*Teks Ditampilkan*:
Beberapa tahun setelah sengketa berakhir, petani justru menjual lahan mereka. Selain itu, banyak petani yang terjerat hutang dan tidak mampu membayar ketika masa panen tiba. Tidak sedikit petani beralih profesi karena kehilangan lahan dan modal akibat hutang.

“Mereka terpaksa menjual semua barang yang ada di rumahnya, dari motor hingga kasur pun rela mereka jual untuk membayar hutang. Bahkan anak perempuan usia belasan tahun pun dikawinkan. Itu kan namanya dijual, masuk ke trafficking,” ujarnya.

Setelah diselidiki, sistem pertanian monokultur yang diterapkan petani ditengarai sebagai penyebab petani jatuh dalam kemelaratan. Menurut Nisa, para petani yang sebelumnya menjadi kaum urban di Jakarta telah melupakan budaya tanam yang dilakukan oleh orang tua mereka.

*Data Tercatat*:
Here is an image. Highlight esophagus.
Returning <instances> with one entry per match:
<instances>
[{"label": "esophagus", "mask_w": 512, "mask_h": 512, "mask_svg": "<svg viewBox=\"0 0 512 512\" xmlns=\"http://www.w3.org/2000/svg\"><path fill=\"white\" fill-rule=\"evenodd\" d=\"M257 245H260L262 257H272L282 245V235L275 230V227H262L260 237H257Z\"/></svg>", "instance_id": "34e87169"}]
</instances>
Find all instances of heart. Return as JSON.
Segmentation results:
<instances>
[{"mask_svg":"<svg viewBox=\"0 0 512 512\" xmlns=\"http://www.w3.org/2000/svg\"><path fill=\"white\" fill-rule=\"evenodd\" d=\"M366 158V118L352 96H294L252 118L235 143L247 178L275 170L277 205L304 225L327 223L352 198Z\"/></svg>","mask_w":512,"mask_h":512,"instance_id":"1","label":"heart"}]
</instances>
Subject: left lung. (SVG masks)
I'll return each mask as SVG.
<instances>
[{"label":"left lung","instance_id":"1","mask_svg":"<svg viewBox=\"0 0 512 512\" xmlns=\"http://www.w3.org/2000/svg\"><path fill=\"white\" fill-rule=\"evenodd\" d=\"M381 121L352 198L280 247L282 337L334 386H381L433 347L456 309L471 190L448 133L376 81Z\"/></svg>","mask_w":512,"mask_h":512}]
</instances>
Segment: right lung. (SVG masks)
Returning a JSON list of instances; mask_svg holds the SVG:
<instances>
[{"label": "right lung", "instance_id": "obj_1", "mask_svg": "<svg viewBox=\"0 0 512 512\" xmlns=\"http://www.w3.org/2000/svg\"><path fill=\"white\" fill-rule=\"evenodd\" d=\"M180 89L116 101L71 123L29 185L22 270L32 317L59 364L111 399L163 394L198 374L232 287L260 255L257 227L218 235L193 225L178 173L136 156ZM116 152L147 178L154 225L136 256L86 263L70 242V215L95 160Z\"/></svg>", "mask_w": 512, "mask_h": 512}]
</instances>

*Tugas Anda*: Ubah bagian teks tentang nasib petani dari "Beberapa tahun setelah" sampai "orang tua mereka." dengan mengganti "hutang" menjadi "utang". Item tersebut diambil dari sumber yang berbeda.

*Hasil Pengerjaan*:
Beberapa tahun setelah sengketa berakhir, petani justru menjual lahan mereka. Selain itu, banyak petani yang terjerat utang dan tidak mampu membayar ketika masa panen tiba. Tidak sedikit petani beralih profesi karena kehilangan lahan dan modal akibat utang.

“Mereka terpaksa menjual semua barang yang ada di rumahnya, dari motor hingga kasur pun rela mereka jual untuk membayar utang. Bahkan anak perempuan usia belasan tahun pun dikawinkan. Itu kan namanya dijual, masuk ke trafficking,” ujarnya.

Setelah diselidiki, sistem pertanian monokultur yang diterapkan petani ditengarai sebagai penyebab petani jatuh dalam kemelaratan. Menurut Nisa, para petani yang sebelumnya menjadi kaum urban di Jakarta telah melupakan budaya tanam yang dilakukan oleh orang tua mereka.